Personal information
- Born: May 31, 1964 (age 62) Anderson, South Carolina, U.S.

Professional wrestling career
- Ring name: Randy Mulkey
- Debut: 1985
- Retired: 2016

= Randy Mulkey =

American professional wrestler (born 1964)

Randy Mulkey (born May 31, 1964) is a retired American professional wrestler as a jobber to the stars who worked for Jim Crockett Promotions, World Championship Wrestling and the World Wrestling Federation the late 1980s.

==Professional wrestling career==
In 1985, Mulkey made his professional wrestling debut in the Mid-Atlantic for Jim Crockett Promotions. During most of his career, he teamed up with his brother Bill. Known for their bleached blonde mullets, pale complexion, unathletic bodies, and purple trunks. They were on a losing streak of 0–180.

On March 28, 1987, that all changed when the Mulkeys won an upset victory over The Gladiators (Gladiator #1 and Gladiator #2) to qualify for the Jim Crockett Memorial Cup 1987 tournament. This happened when one of the Gladiators was about to bodyslam, bringing one of the Mulkeys back to the ring. The other Mulkey shuck up behind the Gladiator by tripping and pinning for the 1–2–3. It was considered "Mulkey Mania". They lost in the first round of the Jim Crockett Memorial Cup 1987 to Denny Brown and Todd Champion.

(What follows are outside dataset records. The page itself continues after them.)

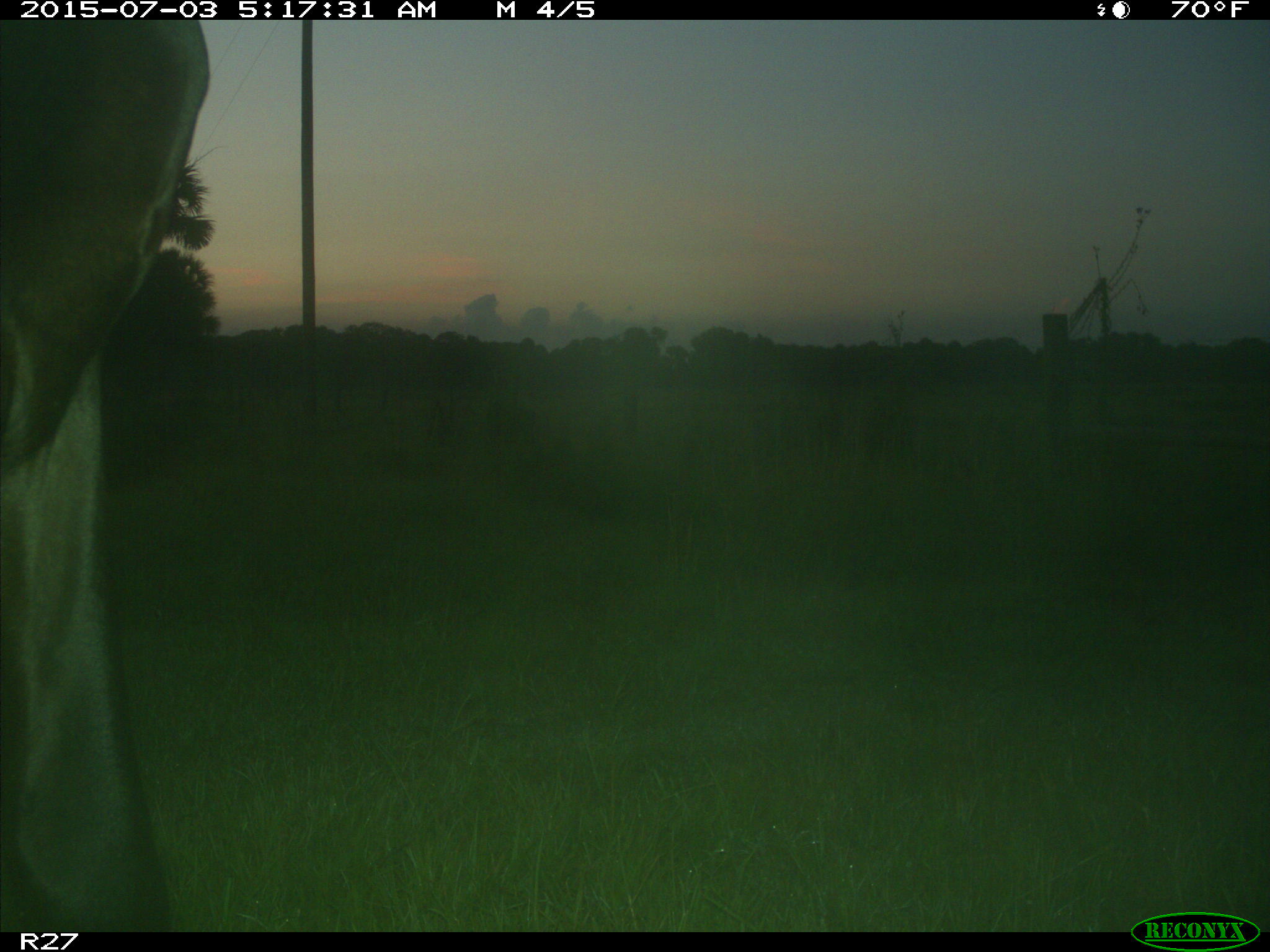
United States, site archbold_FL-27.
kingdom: Animalia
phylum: Chordata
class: Mammalia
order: Artiodactyla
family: Bovidae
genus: Bos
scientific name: Bos taurus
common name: domestic cow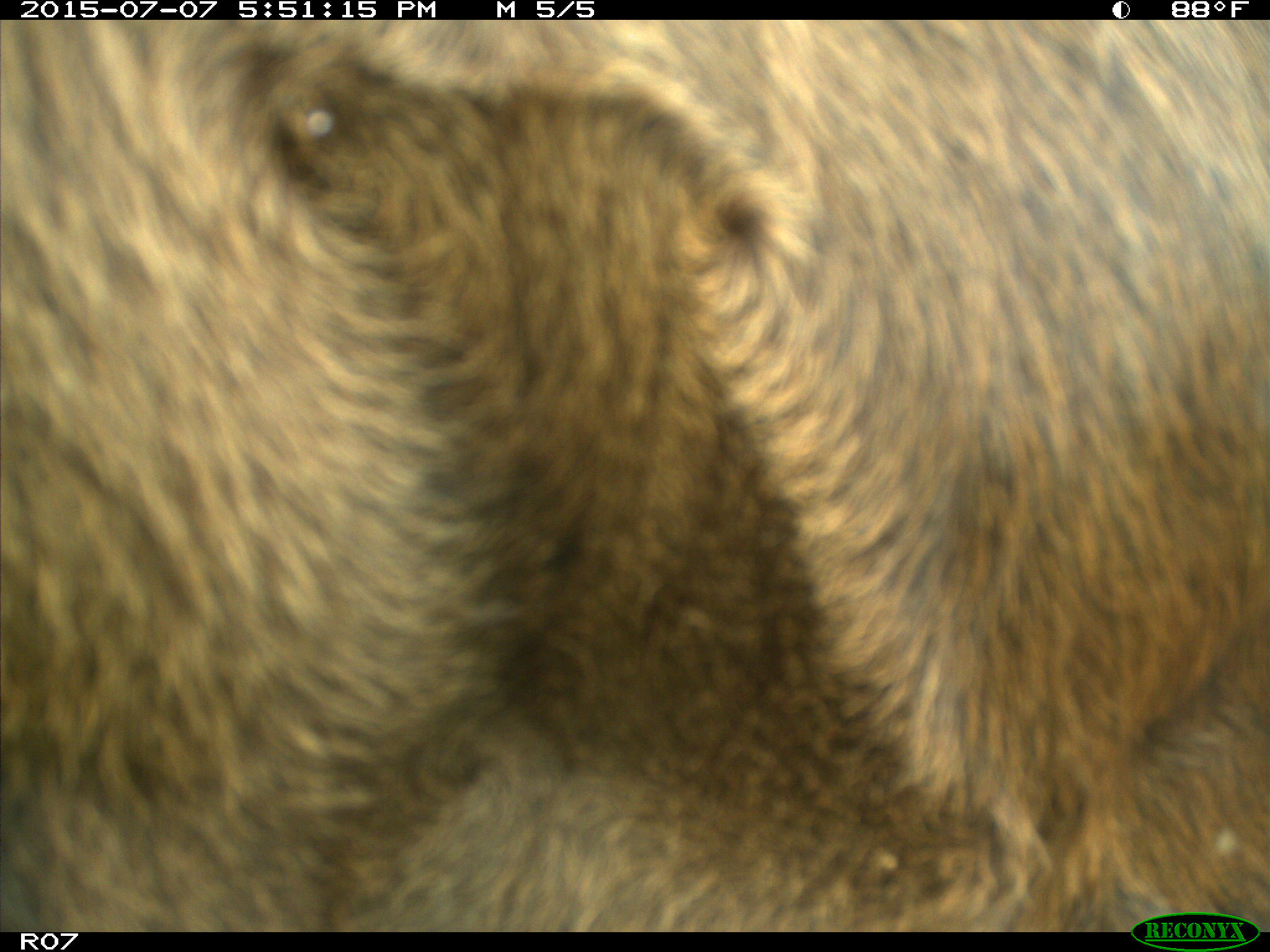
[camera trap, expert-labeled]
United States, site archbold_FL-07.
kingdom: Animalia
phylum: Chordata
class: Mammalia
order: Artiodactyla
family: Bovidae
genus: Bos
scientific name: Bos taurus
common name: domestic cow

In 1987, they also worked in Florida.

In November 1988, Ted Turner bought Jim Crockett Promotions and renamed it World Championship Wrestling. The brothers went their separate ways with Randy teaming with various jobbers and Bill working in other promotions. They reunited in 1990 working for the World Wrestling Federation. They retired, and had separate careers.

On August 11, 2007, the brothers reunited for a one night appearance at a NWA Legends Show, defeating George South and his son George Jr. in Charlotte.

Randy returned to the ring for one last time at WrestleCade 2016, in a battle royal won by George South.

==Personal life==
After retiring from wrestling in 1990, Mulkey worked in construction and later owned a trucking company for nearly eight years. Later he worked for an independent trucking company.

In 2012, Randy and Bill were inducted into the South Carolina Pro Wrestling Hall Of Fame.